I wasn't sure. After a bit of research, this seems to be a debate [1]. Using the common definitions, it's possible to have a data race that doesn't cause a race condition. [2] It's also possible to have a race condition without a data race.

[1] https://en.wikipedia.org/wiki/Race_condition#Data_race

[2] https://blog.regehr.org/archives/490

I would argue that "a data race that doesn't cause a race condition" is still, itself, a tiny race condition- just a contained one.

But you're right, this is just choice of terminology. :)

Also, to be clear, by “we” they really mean “a contributor”
IIUC, the point is that the code has been in prod for a year, but the race detector only just now found the bug? But I could be wrong.
It is right, race detector is not enabled by default and you should explicitly run tests with it or tell compiler to enable it - it is not compile-time, but run-time.

But still, it detects this error.

It is a data race. I'm guessing the race detector (go test -race) didn't detect it because they are layering multiple synchronization primitives (mutexes, channel i/o, and a WaitGroup) and their tests hit the "good" code path but production workloads didn't.

Here's what happens. Delete takes a ResourceList. It delegates to "perform" and then "batchPerform". perform calls batchPerform in a separate goroutine, which calls a helper function in another goroutine for every resource in the ResourceList. The helper function is defined in Delete and updates a data structure defined in Delete. This is a classic case where some synchronization is necessary. The function runs multiple times in multiple goroutines, and updates a single shared structure. (Perhaps not obvious because it delegates to two helper functions, and the list that the function is executed on is a "ResourceList" not a []Resource, so it isn't clear that there is a "for { go func() }" loop anywhere; the programmers did their best to make it non-obvious that a loop is occurring.)
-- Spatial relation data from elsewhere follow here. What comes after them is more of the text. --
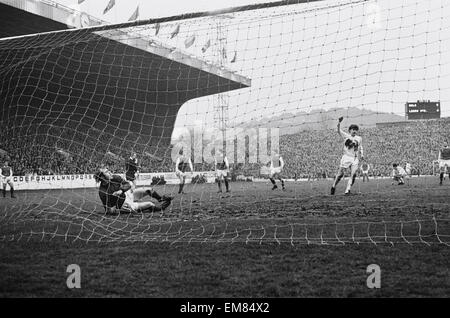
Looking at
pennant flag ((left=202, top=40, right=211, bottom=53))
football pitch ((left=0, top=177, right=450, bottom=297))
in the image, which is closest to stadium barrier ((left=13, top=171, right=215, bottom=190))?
pennant flag ((left=202, top=40, right=211, bottom=53))

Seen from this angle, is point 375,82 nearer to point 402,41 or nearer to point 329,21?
point 402,41

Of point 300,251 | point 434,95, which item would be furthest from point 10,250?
point 434,95

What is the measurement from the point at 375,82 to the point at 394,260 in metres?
3.30

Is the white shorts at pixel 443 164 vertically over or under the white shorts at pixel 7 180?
over

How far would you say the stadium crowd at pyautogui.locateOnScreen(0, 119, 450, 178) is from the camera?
19.3 meters

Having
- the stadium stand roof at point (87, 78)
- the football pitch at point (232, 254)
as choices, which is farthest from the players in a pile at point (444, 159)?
the football pitch at point (232, 254)

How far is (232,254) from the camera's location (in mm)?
4988

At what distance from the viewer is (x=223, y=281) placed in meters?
3.91

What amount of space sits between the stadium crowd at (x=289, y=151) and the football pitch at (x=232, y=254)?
9850mm

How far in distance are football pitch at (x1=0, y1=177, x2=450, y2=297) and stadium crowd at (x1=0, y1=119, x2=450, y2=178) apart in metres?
9.85

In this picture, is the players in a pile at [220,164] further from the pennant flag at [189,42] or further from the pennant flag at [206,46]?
the pennant flag at [189,42]

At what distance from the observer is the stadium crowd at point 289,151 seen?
19.3 metres

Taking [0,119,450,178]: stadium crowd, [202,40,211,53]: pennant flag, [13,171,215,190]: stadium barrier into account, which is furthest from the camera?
[13,171,215,190]: stadium barrier

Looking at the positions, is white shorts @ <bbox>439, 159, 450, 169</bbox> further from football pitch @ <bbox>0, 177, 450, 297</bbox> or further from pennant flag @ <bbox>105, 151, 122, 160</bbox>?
pennant flag @ <bbox>105, 151, 122, 160</bbox>
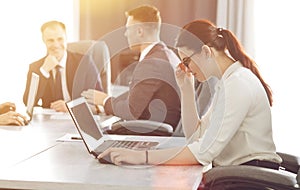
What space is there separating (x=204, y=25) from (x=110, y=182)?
922mm

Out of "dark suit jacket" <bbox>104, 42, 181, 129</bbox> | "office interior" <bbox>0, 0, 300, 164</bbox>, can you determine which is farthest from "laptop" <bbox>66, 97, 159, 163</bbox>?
→ "office interior" <bbox>0, 0, 300, 164</bbox>

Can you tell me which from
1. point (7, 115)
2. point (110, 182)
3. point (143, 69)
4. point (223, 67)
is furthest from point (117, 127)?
point (110, 182)

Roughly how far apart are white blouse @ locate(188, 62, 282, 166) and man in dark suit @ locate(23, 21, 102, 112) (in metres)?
1.90

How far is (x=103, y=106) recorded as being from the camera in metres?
3.50

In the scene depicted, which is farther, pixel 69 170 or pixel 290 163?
pixel 290 163

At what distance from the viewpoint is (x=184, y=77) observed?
272 cm

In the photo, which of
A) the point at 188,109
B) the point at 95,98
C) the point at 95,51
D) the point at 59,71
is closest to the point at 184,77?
the point at 188,109

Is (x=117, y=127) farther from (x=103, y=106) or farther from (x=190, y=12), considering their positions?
(x=190, y=12)

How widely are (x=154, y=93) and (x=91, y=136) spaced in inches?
35.4

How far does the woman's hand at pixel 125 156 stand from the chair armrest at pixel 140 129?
0.90 meters

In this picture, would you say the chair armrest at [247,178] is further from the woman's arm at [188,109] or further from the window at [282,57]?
the window at [282,57]

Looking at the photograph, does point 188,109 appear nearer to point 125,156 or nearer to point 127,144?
point 127,144

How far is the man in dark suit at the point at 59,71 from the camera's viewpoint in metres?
4.02

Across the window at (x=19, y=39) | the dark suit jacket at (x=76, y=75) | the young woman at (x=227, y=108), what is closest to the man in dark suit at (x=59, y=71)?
the dark suit jacket at (x=76, y=75)
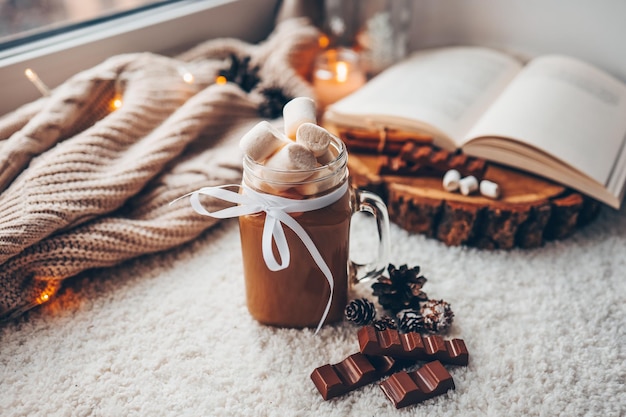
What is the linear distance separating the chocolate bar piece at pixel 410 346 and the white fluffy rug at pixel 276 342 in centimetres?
3

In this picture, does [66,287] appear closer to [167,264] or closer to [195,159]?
[167,264]

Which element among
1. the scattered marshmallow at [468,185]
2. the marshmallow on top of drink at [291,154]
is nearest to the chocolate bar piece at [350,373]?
the marshmallow on top of drink at [291,154]

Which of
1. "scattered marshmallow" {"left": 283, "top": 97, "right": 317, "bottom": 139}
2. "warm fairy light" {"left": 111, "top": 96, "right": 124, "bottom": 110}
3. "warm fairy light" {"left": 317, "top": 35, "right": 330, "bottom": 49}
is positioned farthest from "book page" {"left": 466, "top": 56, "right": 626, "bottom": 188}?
"warm fairy light" {"left": 111, "top": 96, "right": 124, "bottom": 110}

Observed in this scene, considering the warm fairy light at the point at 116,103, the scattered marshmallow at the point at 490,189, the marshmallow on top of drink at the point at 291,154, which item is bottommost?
the scattered marshmallow at the point at 490,189

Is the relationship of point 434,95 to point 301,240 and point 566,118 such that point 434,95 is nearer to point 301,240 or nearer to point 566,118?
point 566,118

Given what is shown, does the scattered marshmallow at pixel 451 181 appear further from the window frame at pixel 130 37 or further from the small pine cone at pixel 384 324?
the window frame at pixel 130 37

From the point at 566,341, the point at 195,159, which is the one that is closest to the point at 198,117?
the point at 195,159

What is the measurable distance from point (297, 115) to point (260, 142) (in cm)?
7

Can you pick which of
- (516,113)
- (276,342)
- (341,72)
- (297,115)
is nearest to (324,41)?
(341,72)

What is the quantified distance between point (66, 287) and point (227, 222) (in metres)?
0.30

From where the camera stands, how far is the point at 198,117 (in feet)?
3.30

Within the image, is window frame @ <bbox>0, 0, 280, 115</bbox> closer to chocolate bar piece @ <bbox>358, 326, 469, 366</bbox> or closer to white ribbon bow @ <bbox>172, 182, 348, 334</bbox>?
white ribbon bow @ <bbox>172, 182, 348, 334</bbox>

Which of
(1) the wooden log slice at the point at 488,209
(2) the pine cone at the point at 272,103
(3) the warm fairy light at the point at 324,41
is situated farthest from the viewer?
(3) the warm fairy light at the point at 324,41

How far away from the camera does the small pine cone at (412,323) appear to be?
76 centimetres
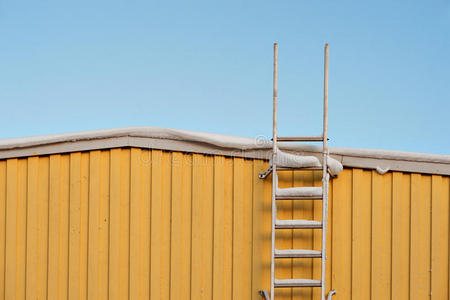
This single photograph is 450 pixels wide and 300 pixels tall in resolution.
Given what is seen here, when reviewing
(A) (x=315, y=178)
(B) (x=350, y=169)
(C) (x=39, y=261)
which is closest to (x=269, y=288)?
(A) (x=315, y=178)

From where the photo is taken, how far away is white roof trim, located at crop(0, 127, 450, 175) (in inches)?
175

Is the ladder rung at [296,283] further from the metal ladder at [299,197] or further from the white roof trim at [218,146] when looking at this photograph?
the white roof trim at [218,146]

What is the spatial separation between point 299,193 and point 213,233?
1034 millimetres

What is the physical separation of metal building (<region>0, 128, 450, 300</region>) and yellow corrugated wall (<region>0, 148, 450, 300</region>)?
11 millimetres

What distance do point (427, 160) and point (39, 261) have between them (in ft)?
14.5

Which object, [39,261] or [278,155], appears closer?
[278,155]

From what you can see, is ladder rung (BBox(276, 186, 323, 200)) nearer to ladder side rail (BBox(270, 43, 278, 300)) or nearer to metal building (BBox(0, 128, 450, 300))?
ladder side rail (BBox(270, 43, 278, 300))

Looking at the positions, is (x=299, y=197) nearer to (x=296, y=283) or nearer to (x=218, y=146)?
(x=296, y=283)

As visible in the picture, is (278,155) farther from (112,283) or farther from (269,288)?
(112,283)

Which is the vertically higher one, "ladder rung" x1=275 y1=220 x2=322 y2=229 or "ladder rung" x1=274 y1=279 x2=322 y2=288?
"ladder rung" x1=275 y1=220 x2=322 y2=229

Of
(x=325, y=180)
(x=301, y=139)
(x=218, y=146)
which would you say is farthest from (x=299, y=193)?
(x=218, y=146)

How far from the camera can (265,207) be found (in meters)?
4.42

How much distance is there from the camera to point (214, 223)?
4.45 m

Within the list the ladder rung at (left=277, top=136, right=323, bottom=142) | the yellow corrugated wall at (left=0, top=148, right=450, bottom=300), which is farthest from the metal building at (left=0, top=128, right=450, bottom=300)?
the ladder rung at (left=277, top=136, right=323, bottom=142)
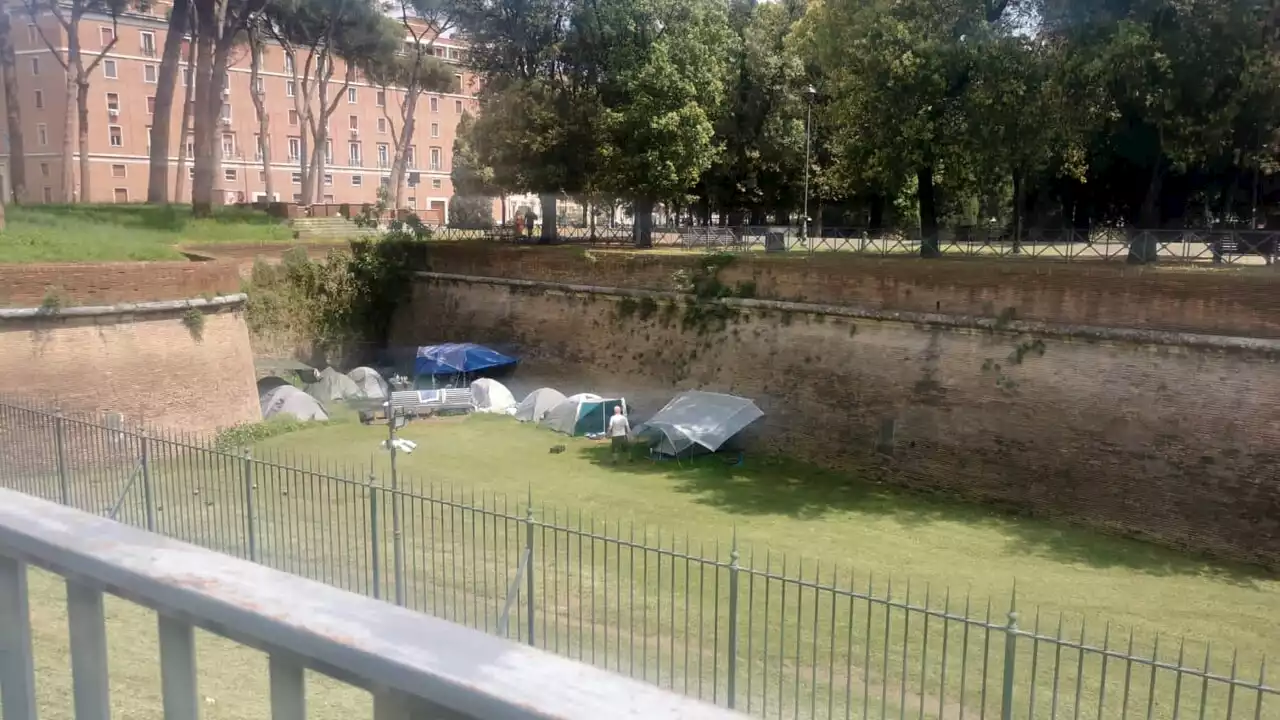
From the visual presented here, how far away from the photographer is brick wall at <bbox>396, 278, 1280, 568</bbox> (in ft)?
41.7

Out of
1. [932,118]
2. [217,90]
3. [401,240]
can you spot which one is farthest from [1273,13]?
[217,90]

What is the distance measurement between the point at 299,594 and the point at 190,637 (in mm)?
176

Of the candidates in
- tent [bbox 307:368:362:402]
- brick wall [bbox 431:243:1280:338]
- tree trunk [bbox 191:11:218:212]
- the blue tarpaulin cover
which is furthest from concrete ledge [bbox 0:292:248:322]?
tree trunk [bbox 191:11:218:212]

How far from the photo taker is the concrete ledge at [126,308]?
48.5 feet

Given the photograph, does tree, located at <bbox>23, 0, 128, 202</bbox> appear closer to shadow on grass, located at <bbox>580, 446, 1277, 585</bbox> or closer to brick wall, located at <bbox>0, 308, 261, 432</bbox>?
brick wall, located at <bbox>0, 308, 261, 432</bbox>

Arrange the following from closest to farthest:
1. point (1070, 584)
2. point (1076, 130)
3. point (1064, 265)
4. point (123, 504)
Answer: point (123, 504), point (1070, 584), point (1064, 265), point (1076, 130)

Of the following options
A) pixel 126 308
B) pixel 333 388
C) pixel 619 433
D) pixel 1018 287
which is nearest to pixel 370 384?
pixel 333 388

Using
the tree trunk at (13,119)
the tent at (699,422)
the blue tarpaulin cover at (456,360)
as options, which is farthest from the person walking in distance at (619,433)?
the tree trunk at (13,119)

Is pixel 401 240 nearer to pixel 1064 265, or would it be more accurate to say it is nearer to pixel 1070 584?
pixel 1064 265

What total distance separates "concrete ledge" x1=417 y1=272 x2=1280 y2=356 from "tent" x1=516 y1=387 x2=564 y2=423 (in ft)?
9.31

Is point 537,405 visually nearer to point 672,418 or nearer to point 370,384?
point 672,418

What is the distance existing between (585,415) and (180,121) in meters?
35.3

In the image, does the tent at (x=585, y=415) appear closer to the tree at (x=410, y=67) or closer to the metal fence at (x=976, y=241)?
the metal fence at (x=976, y=241)

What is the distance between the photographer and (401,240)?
25.1 metres
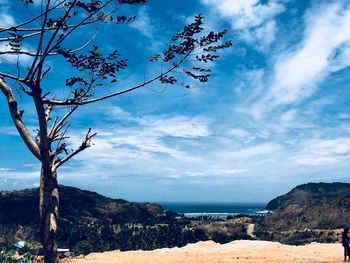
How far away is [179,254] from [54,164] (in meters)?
18.0

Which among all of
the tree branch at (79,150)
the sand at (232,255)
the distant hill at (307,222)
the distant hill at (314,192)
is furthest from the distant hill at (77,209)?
the distant hill at (314,192)

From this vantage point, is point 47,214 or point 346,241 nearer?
point 47,214

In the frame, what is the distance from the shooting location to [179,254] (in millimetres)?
27797

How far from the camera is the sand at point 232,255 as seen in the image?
25422 mm

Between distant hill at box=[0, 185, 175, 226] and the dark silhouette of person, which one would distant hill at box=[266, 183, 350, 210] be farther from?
the dark silhouette of person

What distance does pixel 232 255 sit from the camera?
1072 inches

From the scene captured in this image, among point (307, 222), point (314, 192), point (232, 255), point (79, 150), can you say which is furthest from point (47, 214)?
point (314, 192)

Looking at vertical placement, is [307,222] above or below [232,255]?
above

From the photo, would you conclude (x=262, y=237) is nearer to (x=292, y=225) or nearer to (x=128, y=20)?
(x=292, y=225)

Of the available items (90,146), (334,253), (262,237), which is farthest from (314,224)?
(90,146)

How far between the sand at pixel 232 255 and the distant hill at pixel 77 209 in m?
28.1

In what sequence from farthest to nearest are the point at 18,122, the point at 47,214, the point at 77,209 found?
the point at 77,209 < the point at 47,214 < the point at 18,122

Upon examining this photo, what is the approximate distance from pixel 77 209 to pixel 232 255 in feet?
154

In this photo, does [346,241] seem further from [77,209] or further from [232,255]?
[77,209]
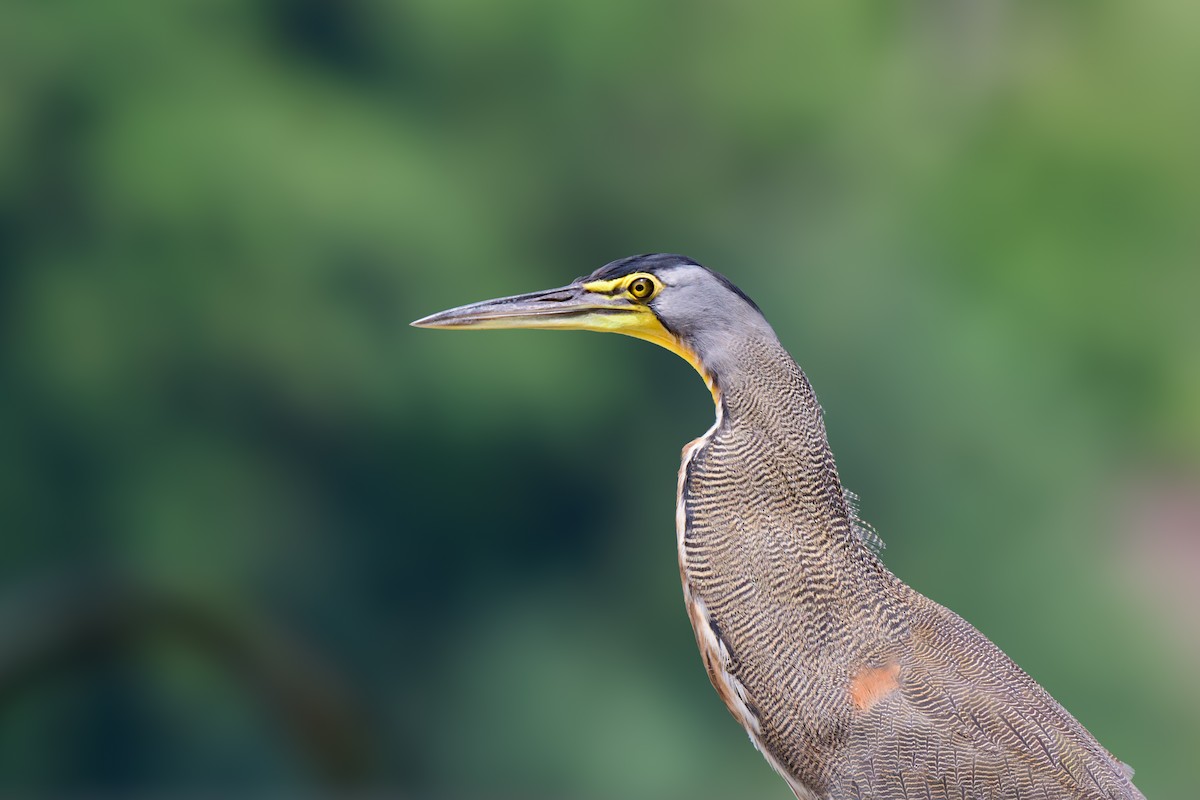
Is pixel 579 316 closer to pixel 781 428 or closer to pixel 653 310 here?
pixel 653 310

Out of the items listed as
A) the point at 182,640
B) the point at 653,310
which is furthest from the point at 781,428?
the point at 182,640

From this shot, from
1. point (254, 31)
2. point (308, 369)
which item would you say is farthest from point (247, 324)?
point (254, 31)

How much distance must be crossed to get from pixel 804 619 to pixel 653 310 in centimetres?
29

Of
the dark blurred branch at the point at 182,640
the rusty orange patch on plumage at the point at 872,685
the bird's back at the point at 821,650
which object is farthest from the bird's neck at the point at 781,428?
the dark blurred branch at the point at 182,640

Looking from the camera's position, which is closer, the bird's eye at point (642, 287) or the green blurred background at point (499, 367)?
the bird's eye at point (642, 287)

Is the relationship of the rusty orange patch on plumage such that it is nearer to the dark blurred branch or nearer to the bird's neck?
the bird's neck

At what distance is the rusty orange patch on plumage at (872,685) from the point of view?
3.95 feet

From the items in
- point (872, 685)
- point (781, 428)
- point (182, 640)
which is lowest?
point (182, 640)

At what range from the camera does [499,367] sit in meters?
4.78

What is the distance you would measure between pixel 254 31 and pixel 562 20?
42.2 inches

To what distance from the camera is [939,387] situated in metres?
4.70

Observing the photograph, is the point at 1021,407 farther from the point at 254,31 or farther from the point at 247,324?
the point at 254,31

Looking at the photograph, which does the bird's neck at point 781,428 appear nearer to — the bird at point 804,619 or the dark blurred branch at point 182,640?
the bird at point 804,619

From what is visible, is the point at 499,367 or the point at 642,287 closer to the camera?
the point at 642,287
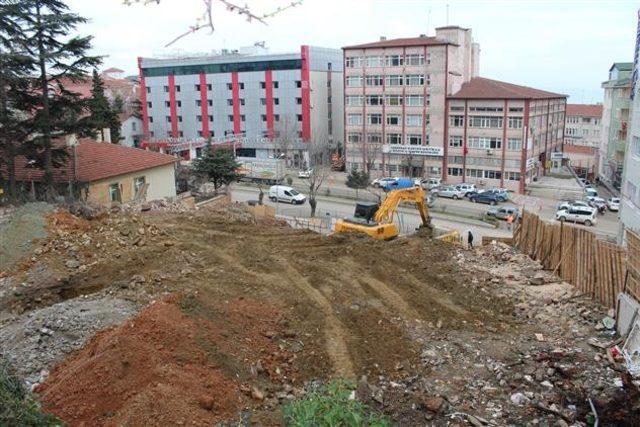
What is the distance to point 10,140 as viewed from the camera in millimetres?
19531

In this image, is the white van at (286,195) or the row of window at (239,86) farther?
the row of window at (239,86)

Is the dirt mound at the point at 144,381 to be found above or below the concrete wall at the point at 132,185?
below

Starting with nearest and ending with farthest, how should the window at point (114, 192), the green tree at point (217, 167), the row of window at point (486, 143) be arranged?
the window at point (114, 192) → the green tree at point (217, 167) → the row of window at point (486, 143)

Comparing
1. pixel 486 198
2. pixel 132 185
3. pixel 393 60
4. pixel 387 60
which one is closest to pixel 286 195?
pixel 486 198

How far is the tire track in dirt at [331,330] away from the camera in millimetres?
9141

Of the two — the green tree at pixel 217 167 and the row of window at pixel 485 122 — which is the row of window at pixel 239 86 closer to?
the row of window at pixel 485 122

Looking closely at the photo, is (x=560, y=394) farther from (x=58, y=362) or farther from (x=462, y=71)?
(x=462, y=71)

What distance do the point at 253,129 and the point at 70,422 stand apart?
50.2 meters

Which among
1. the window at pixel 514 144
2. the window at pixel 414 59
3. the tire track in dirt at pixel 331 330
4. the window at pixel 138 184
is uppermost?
the window at pixel 414 59

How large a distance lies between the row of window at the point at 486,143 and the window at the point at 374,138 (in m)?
6.03

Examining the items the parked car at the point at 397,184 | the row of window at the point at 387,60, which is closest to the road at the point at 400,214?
the parked car at the point at 397,184

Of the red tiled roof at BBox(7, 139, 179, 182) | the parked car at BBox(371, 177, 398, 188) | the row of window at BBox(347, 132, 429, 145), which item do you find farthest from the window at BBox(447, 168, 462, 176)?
the red tiled roof at BBox(7, 139, 179, 182)

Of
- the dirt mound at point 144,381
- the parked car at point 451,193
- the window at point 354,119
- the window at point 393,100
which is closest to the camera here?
the dirt mound at point 144,381

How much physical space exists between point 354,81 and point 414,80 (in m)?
5.25
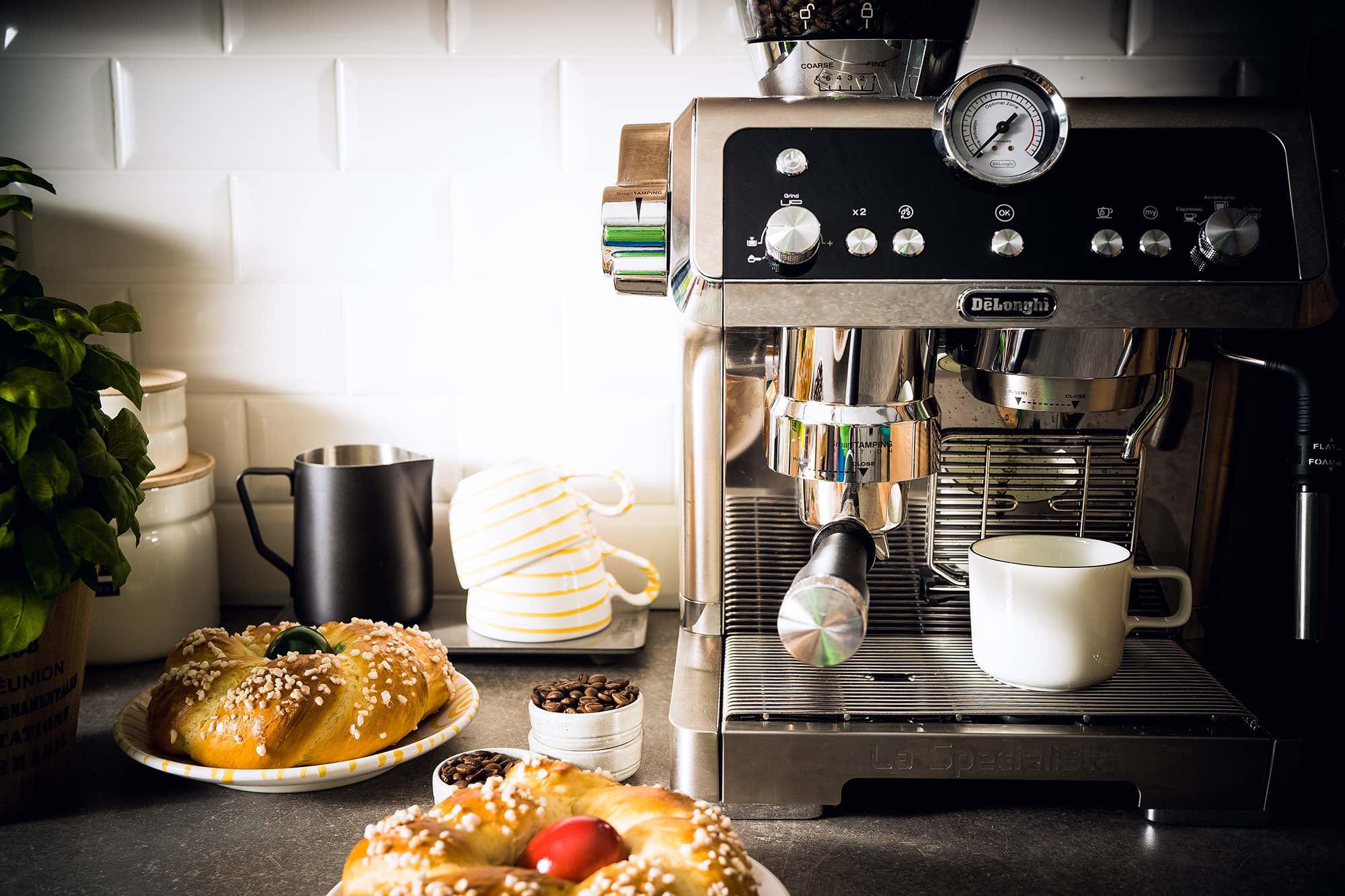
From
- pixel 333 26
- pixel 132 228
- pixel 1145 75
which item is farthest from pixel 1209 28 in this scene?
pixel 132 228

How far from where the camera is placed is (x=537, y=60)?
97 centimetres

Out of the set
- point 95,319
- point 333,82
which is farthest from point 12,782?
point 333,82

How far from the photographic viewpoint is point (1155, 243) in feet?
1.95

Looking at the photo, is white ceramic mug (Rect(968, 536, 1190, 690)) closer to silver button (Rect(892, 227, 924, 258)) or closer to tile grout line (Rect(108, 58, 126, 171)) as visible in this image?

The confounding factor here is that batchPerform tries to synchronize with a WaitGroup, but it's faulty and not enough to protect the data integrity. batchPerform creates a WaitGroup, but only calls Wait() on the WaitGroup when the "kind" of an individual resource is not equal to the "kind" passed to batchPerform. I am guessing that it's very natural to craft some test data where this condition is met, and the for loop in batchPerform only runs the function once at a time (perhaps a ResourceList of length 1). In that case, there is no race condition for the race detector to detect.

All in all, if I were reviewing this code, it would not be checked in its current form. Splitting perform and batchPerform doesn't make sense to me, and they both implement faulty synchronization logic in a slightly different way. (batchPerform uses "for { wg.Add(); go f() }; wg.Wait", perform does "for range x { go func() { ch <- f() }() }; for range x { <- ch }". I consider these pretty much exactly equivalent, but neither prevents f() from running concurrently with itself. The only reason this passed the race checker is because batchPerform doesn't actually use the WaitGroup in the normal way, instead degrading to "for range x { wg.Add(); go f(); wg.Wait() }", which DOES prevent f() from running concurrently with itself, with certain inputs.

The root cause is that the caller of Delete isn't really sure about the semantics of "perform". Does it protect the body of the callback function? There is no documentation, and the author thought "yes". But the answer was "no". In general, the convention in go is to consider something thread-unsafe unless it's marked as thread safe. When you see something like "var foo Foo; f(list, func(bar){ foo = bar })" your spidey sense should be concerned about synchronization. But in this case, the code went out of its way to hide the existence of a loop and the existence of parallel processing, and so the programmer made a mistake. A bug or at least VERY confusing use of WaitGroup in batchPerform allowed the tests to pass. Should the compiler detect this? It would be nice. But a code reviewer should have been super concerned about this implementation.